In a significant move for the artificial intelligence industry, Anthropic has announced the donation of its Model Context Protocol, or MCP, to the Linux Foundation. This protocol, which has gained rapid adoption among major AI companies like OpenAI, Google, and Microsoft, aims to standardize how AI agents access information and tools across the internet, potentially transforming user interactions with technology. MCP facilitates seamless communication between AI systems and various applications, allowing for efficient task execution. Initially created as a project by Anthropic employees, it has evolved into a collaborative standard adopted by multiple organizations. The donation is expected to enhance security and improve functionality as it becomes governed by a neutral body, paving the way for more robust and reliable AI applications moving forward.
Why do we care?
The big players think AI agents are going to be real infrastructure, not toys. By handing MCP to the Linux Foundation, they’re basically saying, “We need a standard way for agents to talk to tools, or none of this will scale.” And they’re right. Today’s plug-ins and random APIs aren’t going to cut it once agents start doing actual work across systems.

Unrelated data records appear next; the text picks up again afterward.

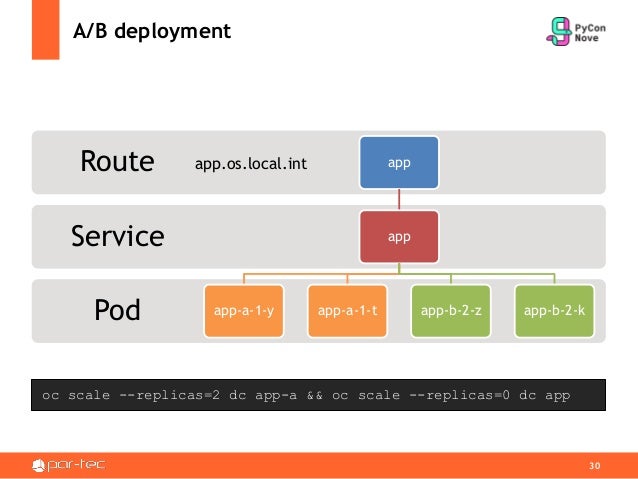 A/B deployment

PyCon Nove

Route app.os.local.int app

Service app

Pod app-a-1-y app-a-1-t app-b-2-z app-b-2-k

oc scale --replicas=2 dc app-a && oc scale --replicas=0 dc app

par-tec

30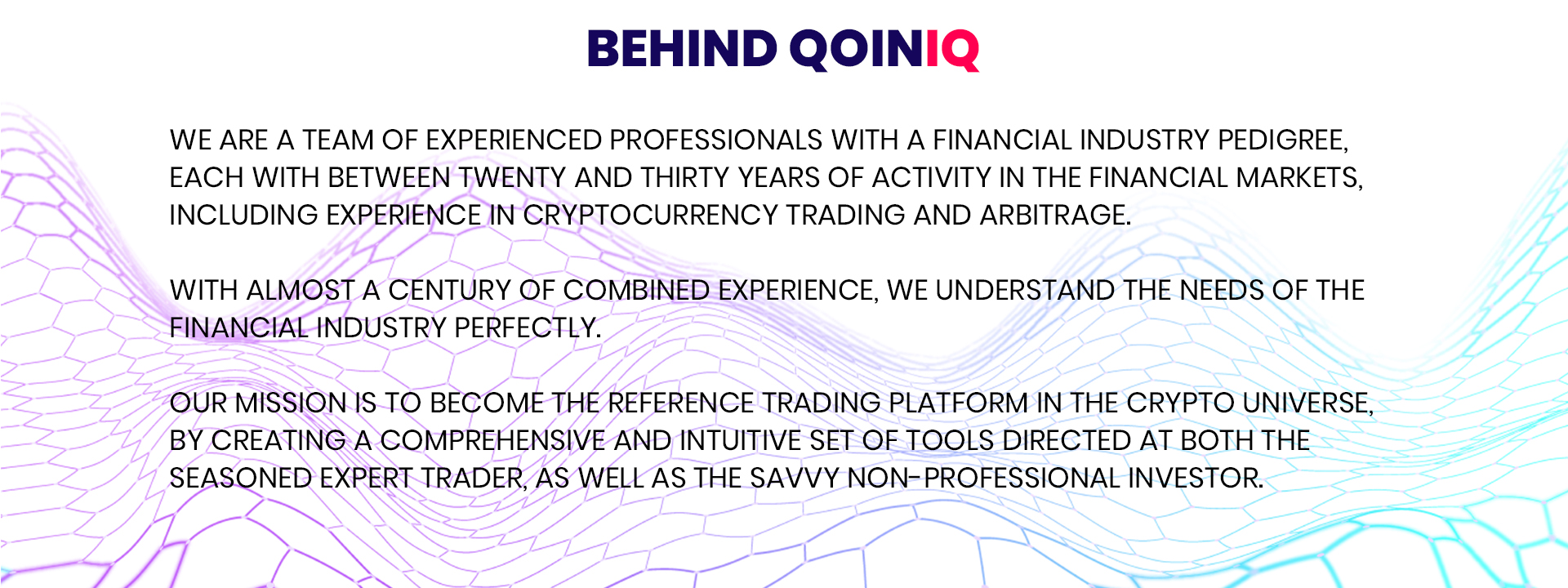 BEHIND QOINIQ

WE ARE A TEAM OF EXPERIENCED PROFESSIONALS WITH A FINANCIAL INDUSTRY PEDIGREE, EACH WITH BETWEEN TWENTY AND THIRTY YEARS OF ACTIVITY IN THE FINANCIAL MARKETS, INCLUDING EXPERIENCE IN CRYPTOCURRENCY TRADING AND ARBITRAGE.

WITH ALMOST A CENTURY OF COMBINED EXPERIENCE, WE UNDERSTAND THE NEEDS OF THE FINANCIAL INDUSTRY PERFECTLY.

OUR MISSION IS TO BECOME THE REFERENCE TRADING PLATFORM IN THE CRYPTO UNIVERSE, BY CREATING A COMPREHENSIVE AND INTUITIVE SET OF TOOLS DIRECTED AT BOTH THE SEASONED EXPERT TRADER, AS WELL AS THE SAVVY NON-PROFESSIONAL INVESTOR.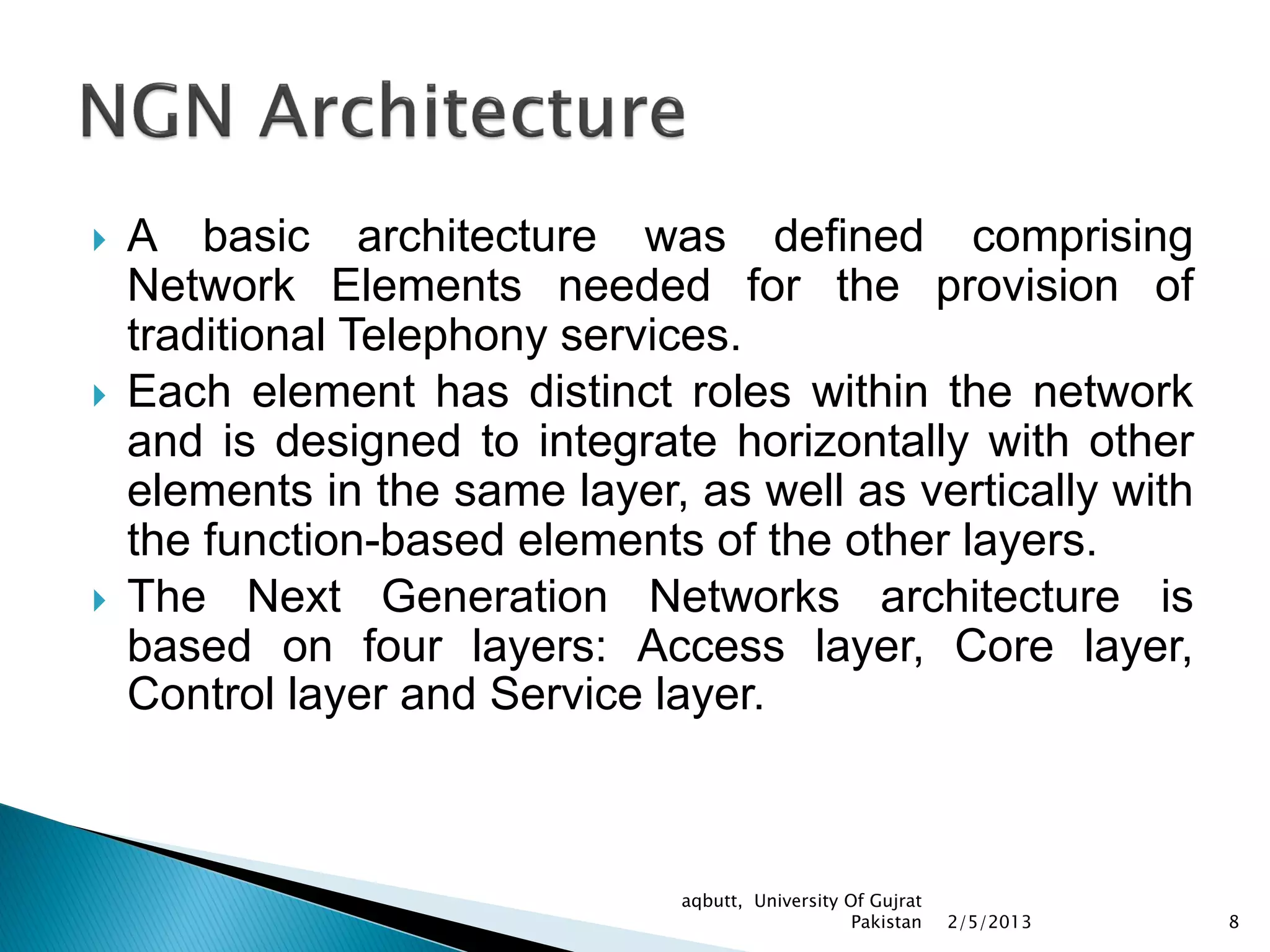 NGN Architecture

A basic architecture was defined comprising Network Elements needed for the provision of traditional Telephony services.

Each element has distinct roles within the network and is designed to integrate horizontally with other elements in the same layer, as well as vertically with the function-based elements of the other layers.

The Next Generation Networks architecture is based on four layers: Access layer, Core layer, Control layer and Service layer.

aqbutt, University Of Gujrat Pakistan 2/5/2013 8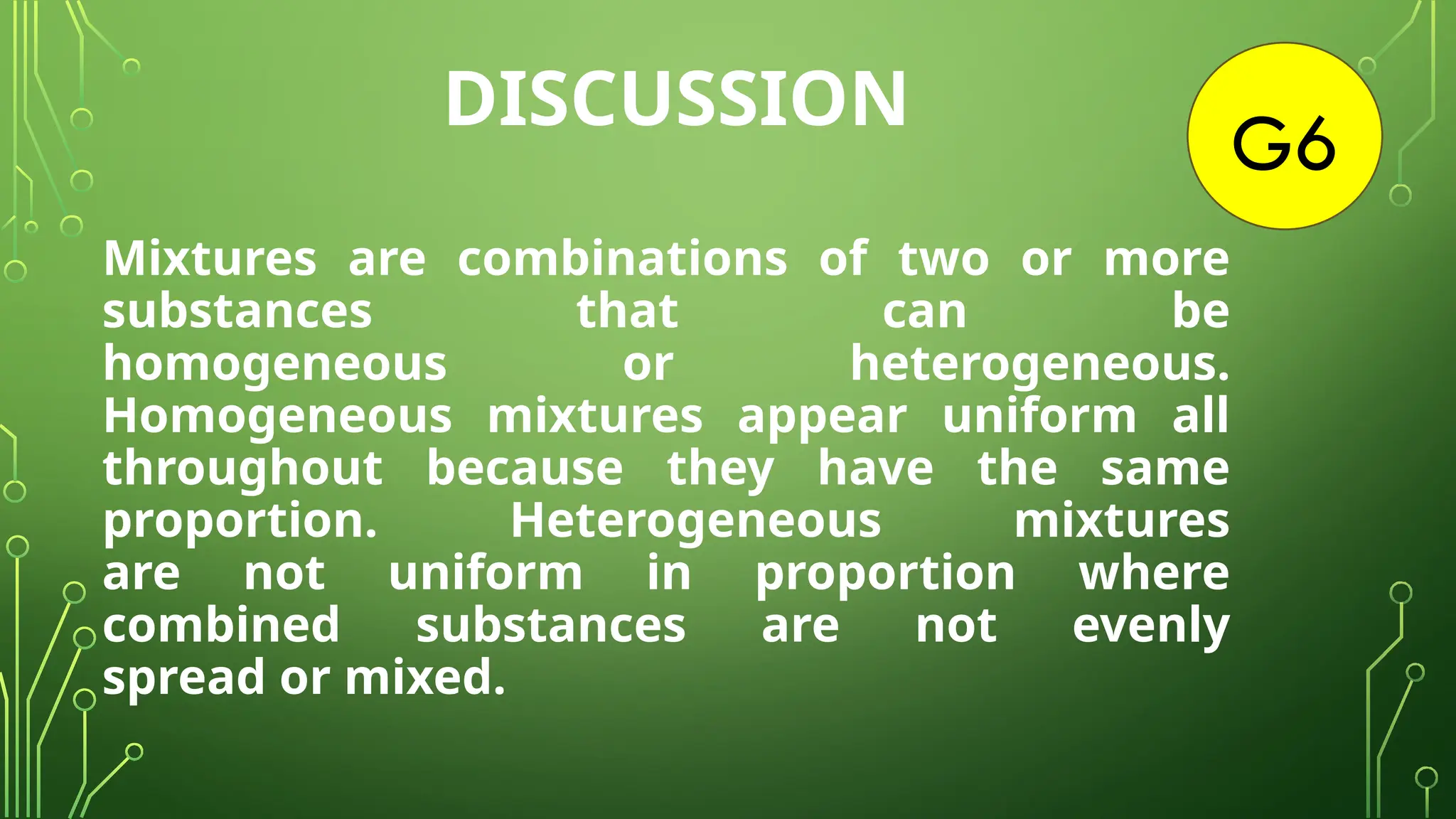 DISCUSSION

G6

Mixtures are combinations of two or more substances that can be homogeneous or heterogeneous. Homogeneous mixtures appear uniform all throughout because they have the same proportion. Heterogeneous mixtures are not uniform in proportion where combined substances are not evenly spread or mixed.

But here’s the catch: standardization doesn’t remove risk — it concentrates it. If MCP becomes the universal interface, then any flaw, any permissions mistake, any bad implementation becomes everyone’s problem. That’s not fearmongering; that’s just how shared protocols work. Think about OAuth or SAML — great standards, but also giant targets.
So for MSPs, this isn’t about Anthropic’s generosity. It’s about getting ready for a world where AI agents can access your customers’ systems directly. Your job becomes figuring out who grants that access, what tools agents can interact with, how those interactions are logged, and what the fallback is when something goes wrong. If you treat agents like unbounded automation, you’re going to get burned. If you treat them like identity and privilege decisions, you’ll be ahead of the curve.
This is the starting gun for agent governance. If you want to differentiate — and avoid a mess — start building the policies before customers start demanding them.